According to the text on financial independence, what forms can financial resources take? List every one it names.
### READING PASSAGE ###
= Financial independence =

Accumulation of sufficient resources to not need employment

Financial independence is a state where an individual or household has accumulated sufficient financial resources to cover its cost-of-living expenses without having to depend on active employment or work to earn money in order to maintain its current lifestyle. These financial resources can be in the form of investment or personal use assets, passive income, income generated from side jobs, inheritance, pension and retirement income sources, and varied other sources.

Gaining financial independence should not be confused with not doing any work. Financial independence describes the freedom to make individual choices, including pursuing passions.

Researchers posit that childhood experiences with money play a pivotal role in shaping values, attitudes, and financial behavior. Financial independence is a subjective concept and can be interpreted differently by different individuals. Some people practice frugal living, save and invest a large percentage of income to achieve financial independence early in their career, as evidenced by people following the "financial independence retire early (FIRE)" movement, while others are in pursuit of traditional old-age retirement. Financial independence can be a modest lifestyle or one with a higher standard of living. Having a financial plan and budget, can provide a clear view of current incomes and expenses, to help identify and choose appropriate strategies to achieve financial independence.

== Theoretical frameworks and factors influencing financial independence ==
Researchers have developed several theories to explain how financial behavior is influenced by values, attitudes, and biases. Parents may knowingly or unknowingly influence their children's relationship with money. These theories offer insights into how an individual or family members think and feel about money, stages of development to embrace a change, ability to resolve money conflicts, and overcoming unexamined cognitive and emotional biases to build a healthy relationship with money. These factors can have major implications on an individual's or family's ability to achieve financial independence.
### DATA SECTION ###
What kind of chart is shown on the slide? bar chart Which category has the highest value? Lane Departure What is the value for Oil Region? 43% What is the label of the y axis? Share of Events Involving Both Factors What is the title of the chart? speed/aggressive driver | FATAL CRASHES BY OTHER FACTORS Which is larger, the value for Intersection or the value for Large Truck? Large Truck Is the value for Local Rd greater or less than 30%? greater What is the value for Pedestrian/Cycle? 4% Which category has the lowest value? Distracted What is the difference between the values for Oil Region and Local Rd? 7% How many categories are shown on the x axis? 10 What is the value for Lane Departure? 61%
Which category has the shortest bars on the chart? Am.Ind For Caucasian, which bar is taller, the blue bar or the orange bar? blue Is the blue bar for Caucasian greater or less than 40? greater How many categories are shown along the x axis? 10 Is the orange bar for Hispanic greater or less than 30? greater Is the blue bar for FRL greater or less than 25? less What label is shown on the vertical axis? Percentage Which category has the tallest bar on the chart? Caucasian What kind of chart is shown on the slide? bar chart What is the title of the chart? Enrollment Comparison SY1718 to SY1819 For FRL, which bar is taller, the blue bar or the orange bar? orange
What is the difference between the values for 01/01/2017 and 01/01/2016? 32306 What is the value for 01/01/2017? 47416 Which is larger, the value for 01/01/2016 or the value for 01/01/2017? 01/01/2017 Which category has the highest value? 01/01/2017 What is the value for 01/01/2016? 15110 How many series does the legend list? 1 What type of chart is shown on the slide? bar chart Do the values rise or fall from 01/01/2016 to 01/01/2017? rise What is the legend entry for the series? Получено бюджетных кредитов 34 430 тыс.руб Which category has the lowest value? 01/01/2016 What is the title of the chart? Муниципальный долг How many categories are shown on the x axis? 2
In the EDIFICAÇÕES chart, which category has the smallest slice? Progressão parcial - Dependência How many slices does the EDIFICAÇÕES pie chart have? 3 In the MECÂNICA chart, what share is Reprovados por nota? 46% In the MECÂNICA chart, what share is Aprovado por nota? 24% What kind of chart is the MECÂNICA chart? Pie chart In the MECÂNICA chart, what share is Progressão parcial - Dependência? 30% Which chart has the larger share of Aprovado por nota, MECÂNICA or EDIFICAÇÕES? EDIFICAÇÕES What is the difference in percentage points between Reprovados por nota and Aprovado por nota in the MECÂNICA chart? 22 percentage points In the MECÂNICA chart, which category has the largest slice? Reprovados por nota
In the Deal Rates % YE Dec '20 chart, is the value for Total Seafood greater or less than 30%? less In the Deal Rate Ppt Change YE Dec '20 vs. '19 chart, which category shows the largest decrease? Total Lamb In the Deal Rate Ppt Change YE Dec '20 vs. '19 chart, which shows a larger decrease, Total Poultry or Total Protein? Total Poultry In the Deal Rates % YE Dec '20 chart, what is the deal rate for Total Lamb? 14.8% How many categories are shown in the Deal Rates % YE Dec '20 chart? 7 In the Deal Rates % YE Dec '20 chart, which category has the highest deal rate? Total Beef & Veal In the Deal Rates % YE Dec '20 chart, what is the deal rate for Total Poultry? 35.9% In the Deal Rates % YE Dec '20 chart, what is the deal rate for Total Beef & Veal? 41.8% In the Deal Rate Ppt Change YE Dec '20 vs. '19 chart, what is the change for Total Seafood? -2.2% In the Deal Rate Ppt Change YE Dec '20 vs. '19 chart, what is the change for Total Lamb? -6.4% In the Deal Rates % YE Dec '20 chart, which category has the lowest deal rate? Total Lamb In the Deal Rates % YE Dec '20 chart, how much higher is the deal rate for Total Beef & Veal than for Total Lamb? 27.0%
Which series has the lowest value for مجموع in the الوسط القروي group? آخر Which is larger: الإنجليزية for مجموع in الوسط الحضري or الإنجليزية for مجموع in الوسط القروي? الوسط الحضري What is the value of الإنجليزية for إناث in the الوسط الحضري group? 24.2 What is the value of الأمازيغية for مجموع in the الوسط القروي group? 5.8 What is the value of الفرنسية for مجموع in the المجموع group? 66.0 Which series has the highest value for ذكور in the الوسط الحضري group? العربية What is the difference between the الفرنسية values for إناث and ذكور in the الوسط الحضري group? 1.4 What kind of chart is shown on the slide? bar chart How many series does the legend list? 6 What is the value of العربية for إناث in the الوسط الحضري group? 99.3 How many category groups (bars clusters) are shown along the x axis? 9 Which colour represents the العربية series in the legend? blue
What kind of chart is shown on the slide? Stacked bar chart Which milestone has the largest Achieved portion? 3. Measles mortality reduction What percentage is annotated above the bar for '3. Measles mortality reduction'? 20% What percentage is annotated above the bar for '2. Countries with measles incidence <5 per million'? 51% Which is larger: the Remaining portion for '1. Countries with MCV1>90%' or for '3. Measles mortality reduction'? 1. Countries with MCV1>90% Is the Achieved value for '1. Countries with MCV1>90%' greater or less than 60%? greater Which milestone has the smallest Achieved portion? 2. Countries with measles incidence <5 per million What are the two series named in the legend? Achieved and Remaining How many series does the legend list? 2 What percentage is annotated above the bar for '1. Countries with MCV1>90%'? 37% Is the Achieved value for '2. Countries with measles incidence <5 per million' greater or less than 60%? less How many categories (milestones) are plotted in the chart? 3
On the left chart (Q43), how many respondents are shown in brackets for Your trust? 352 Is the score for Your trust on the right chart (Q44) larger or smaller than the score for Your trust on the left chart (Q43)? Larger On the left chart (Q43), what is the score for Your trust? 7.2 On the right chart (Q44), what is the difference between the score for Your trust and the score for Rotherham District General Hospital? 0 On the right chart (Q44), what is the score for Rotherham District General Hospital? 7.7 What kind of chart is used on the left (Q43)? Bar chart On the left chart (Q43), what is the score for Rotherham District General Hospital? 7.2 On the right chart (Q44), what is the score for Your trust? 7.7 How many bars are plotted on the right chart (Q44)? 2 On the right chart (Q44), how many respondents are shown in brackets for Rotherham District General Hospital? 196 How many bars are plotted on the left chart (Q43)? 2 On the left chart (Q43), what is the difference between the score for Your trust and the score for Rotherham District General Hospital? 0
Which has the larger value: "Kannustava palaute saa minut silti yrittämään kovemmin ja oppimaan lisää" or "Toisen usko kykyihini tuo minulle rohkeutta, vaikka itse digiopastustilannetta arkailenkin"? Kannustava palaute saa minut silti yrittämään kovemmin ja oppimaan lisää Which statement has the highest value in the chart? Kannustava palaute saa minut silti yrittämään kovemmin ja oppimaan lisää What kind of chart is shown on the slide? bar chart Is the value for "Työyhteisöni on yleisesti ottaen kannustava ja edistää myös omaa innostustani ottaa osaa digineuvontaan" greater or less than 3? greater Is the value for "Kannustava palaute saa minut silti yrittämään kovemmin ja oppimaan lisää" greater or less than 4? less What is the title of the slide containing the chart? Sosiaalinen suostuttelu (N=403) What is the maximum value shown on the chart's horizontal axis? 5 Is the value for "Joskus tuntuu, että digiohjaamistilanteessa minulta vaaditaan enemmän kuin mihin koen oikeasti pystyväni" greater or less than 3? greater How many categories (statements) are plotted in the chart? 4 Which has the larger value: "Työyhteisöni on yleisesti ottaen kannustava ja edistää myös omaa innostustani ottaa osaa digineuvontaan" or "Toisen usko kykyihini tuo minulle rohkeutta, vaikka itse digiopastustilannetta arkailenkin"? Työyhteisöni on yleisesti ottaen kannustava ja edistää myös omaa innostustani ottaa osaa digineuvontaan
###
ANSWER TO THIS EXERCISE:
- Investment or personal use assets
- Passive income
- Income generated from side jobs
- Inheritance
- Pension and retirement income sources
- Varied other sources